HASIL : Total rata-rata (± SE) karotenoid AUC0-10h di TRL lebih tinggi untuk makan
HE daripada LE dan kontrol makanan [125,7 ± 19,4 (a) dibandingkan dengan 44,8 ± 9,2
(b) dibandingkan dengan 14,9 ± 5,2 (b) nmol / L · 10 jam, masing-masing (nilai-nilai
tanpa surat superscript umum berbeda); P <0,0001]. TRL AUC (0-10h) lutein dan
zeaxanthin meningkat 4-5 kali lipat (P <0,001), dan TRL AUC (0-10h) dari karotenoid
tidak ada dalam telur, termasuk α-karoten, β-karoten, dan lycopene, meningkat 3-8 kali
lipat (P <0,01) untuk makan HE dibandingkan dengan makanan kontrol.
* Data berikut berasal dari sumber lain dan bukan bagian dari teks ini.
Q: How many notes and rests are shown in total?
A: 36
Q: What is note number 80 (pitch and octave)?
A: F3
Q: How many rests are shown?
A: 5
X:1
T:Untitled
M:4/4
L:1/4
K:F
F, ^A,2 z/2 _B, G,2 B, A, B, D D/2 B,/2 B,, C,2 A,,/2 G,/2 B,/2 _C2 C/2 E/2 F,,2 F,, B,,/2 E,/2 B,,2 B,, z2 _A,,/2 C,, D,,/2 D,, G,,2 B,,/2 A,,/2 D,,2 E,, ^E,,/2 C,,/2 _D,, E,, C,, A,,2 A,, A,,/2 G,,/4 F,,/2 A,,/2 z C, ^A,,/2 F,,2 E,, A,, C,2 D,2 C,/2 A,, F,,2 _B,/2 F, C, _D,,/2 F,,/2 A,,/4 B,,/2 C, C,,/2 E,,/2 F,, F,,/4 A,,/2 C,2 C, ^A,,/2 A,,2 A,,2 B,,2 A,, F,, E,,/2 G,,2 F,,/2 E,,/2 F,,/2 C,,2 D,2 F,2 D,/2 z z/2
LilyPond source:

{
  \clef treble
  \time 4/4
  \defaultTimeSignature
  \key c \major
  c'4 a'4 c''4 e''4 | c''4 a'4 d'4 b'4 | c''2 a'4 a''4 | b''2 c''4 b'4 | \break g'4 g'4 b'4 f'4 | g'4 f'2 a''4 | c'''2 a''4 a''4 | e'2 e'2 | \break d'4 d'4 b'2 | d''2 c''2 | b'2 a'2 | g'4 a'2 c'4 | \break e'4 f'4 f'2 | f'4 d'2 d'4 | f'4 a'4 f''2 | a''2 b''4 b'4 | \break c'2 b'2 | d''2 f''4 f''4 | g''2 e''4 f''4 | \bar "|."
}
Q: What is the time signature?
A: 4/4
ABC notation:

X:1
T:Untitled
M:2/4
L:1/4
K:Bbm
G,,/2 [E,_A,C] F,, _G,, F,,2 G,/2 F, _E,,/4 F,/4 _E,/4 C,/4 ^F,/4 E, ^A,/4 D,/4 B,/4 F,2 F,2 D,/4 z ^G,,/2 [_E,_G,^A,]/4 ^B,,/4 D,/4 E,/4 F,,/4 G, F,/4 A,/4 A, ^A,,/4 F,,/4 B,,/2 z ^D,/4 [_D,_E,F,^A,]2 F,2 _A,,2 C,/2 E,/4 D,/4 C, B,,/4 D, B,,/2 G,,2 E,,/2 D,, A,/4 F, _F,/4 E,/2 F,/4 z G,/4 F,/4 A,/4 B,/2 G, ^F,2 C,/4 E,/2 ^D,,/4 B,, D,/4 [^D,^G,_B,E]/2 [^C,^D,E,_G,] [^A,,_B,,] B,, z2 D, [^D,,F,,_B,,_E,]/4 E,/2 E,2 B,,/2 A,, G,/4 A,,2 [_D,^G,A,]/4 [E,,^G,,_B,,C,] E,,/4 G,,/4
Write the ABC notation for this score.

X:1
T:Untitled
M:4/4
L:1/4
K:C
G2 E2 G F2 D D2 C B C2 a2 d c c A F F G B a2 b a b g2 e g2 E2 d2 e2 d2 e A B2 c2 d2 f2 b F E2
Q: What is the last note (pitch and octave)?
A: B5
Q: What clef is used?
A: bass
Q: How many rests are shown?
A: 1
KESIMPULAN : Temuan ini mendukung klaim bahwa bersama mengkonsumsi telur
utuh yang dimasak adalah cara yang efektif untuk meningkatkan penyerapan karotenoid
dari makanan kaya karotenoid lain seperti campuran salad sayuran mentah. Percobaan ini
terdaftar di clinicaltrials.gov sebagai NCT01951313.